Monday, January 05, 2009

The Long Game responds to the NYT

Over at TheWeeklyStandard, Stuart Koehl takes on the NYT article I linked to last week - and knocks it out of the park.

He gets most of it right (one part he whiffs is talking about a Arleigh Burke WRT costing vs. LCS, if F-100 or the new Danish Frigates then he is close, but that is about the only major goof on his part). Otherwise, you need to read it all. This is just the Navy part of the argument that I'll focus on, though he covers it all, starting by quoting Gordon Chang in Commentary,
The premise is that the United States is not going to be fighting major conflicts in the foreseeable future. Unfortunately, that's an assumption we should not make. After all, history teaches us to be wary: both World War II and Korea started for us with surprise attacks.

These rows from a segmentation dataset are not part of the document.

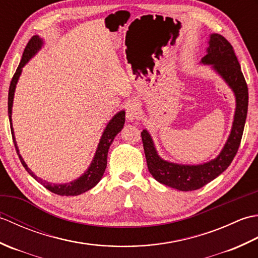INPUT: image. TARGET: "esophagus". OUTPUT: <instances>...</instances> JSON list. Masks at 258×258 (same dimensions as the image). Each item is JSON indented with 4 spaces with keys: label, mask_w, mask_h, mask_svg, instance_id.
<instances>
[{
    "label": "esophagus",
    "mask_w": 258,
    "mask_h": 258,
    "mask_svg": "<svg viewBox=\"0 0 258 258\" xmlns=\"http://www.w3.org/2000/svg\"><path fill=\"white\" fill-rule=\"evenodd\" d=\"M140 116V107L138 104L132 103L131 105L126 109V118L130 120L136 119Z\"/></svg>",
    "instance_id": "esophagus-1"
}]
</instances>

The Times also assumes that no big power is going to take us on. Is that so? China, with a rapidly modernizing military, wants Taiwan and islands belonging to others in its surrounding seas. Moreover, it is configuring its military to fight us. Moreover, a desperate North Korea continues to covet South Korea. And is it really inconceivable that an aggressive Russia will try to grab more neighboring land?
...and then brings in the cluebat of history on his own
A study of history shows that a peer competitor can emerge out of nowhere in less than a decade, assuming that economic, social and strategic conditions are right. In 1861, Germany was an aggregation of petty principalities and middle-sized kingdoms, dwarfed in importance by the Russian and Austro-Hungarian Empires. By 1871, Germany was an empire dominating central Europe and vying for European hegemony. In 1920, Japan was a struggling country barely out of its feudal past; by 1940, Japan was in position to contest control of the Pacific with the United States. In 1933, Germany had no military substantial military capabilities, no tanks, no combat aircraft, no heavy artillery, no submarines, no battleships. By 1939, well, you know that story. . .
With that set up,
It is true that a "peer competitor" could emerge within the next two decades that had the economic resources and political will to build up a military force capable of meeting that challenge, but who would that competitor be? Russia is decrepit and in both economic and demographic free fall. India has the potential, but not the will. That leaves China. Assuming it does not implode from its own economic and political inconsistencies, China could build a modern military force with the capabilities to fight the United States conventionally to secure its national strategic objectives, which apparently include recognition of its hegemony in Asia, reintegration of Taiwan into China, and the securing of natural resource areas in and around the South China Sea.

But examine the map for a second. To the north, south and west, China is bounded by Russia, Indo-China, the Himalayan Mountains and the Gobi Desert. China lives in a strategic cul de sac, where distance, terrain, and logistics make expansion overland both difficult and expensive. In addition, the overland routes do not take China in the strategic directions it wishes to go. If China is to get out of its box, then it must go by sea or by air.

There are strategic and force structure implications here for the United States. If China cannot engage the United States by land, then conversely the United States cannot engage China by land, either. Where could we insert and sustain a substantial ground force on the mainland of Asia? Why would we wish to do so? Our only substantial mainland ally is South Korea, and we already have forces present to deter invasion from North Korea. In the event of a war with China, the U.S. Army and Marine Corps will be limited to raids and to the occupation or recapture of various islands which the Chinese may wish to occupy themselves.

Thus, the main engagement with China will come at sea and in the air.
The rest of the article outlines well why we keep and Eye on the Long Game - and why you can't rest on your laurels. I wonder if he reads CDR Salamander ....
...the Navy must get its shipbuilding house in order and complete the design and construction of a new generation of destroyer and attack submarine capable of dealing with the panoply of current and emerging Chinese mines, torpedoes, submarines and anti-ship missiles. The Times is right about that--the Zumwalt-class DDG and the Virginia-class SSNs are relics of the Cold War and should be terminated. On the other hand, the much vaunted LCS is too big and too expensive to actually perform the inshore mission in support of ground forces: at $600 million each, it's almost as expensive as an Aegis destroyer, and thus too valuable to expose in the littoral. A new and affordable destroyer, and a smaller, more modern SSN are needed to meet the Chinese navy, while a fleet of expendable patrol craft are created for counter-insurgency and anti-piracy operations.
DDG-1000 was once "affordable" SC-21. LCS was once the "affordable" STREETFIGHTER. VA is OK in my book - but not my specialty.

Like mentioned earlier on, give him a pass on the costing comparison goof and agree to disagree - if you want - on the VA SSN; the rest is spot on.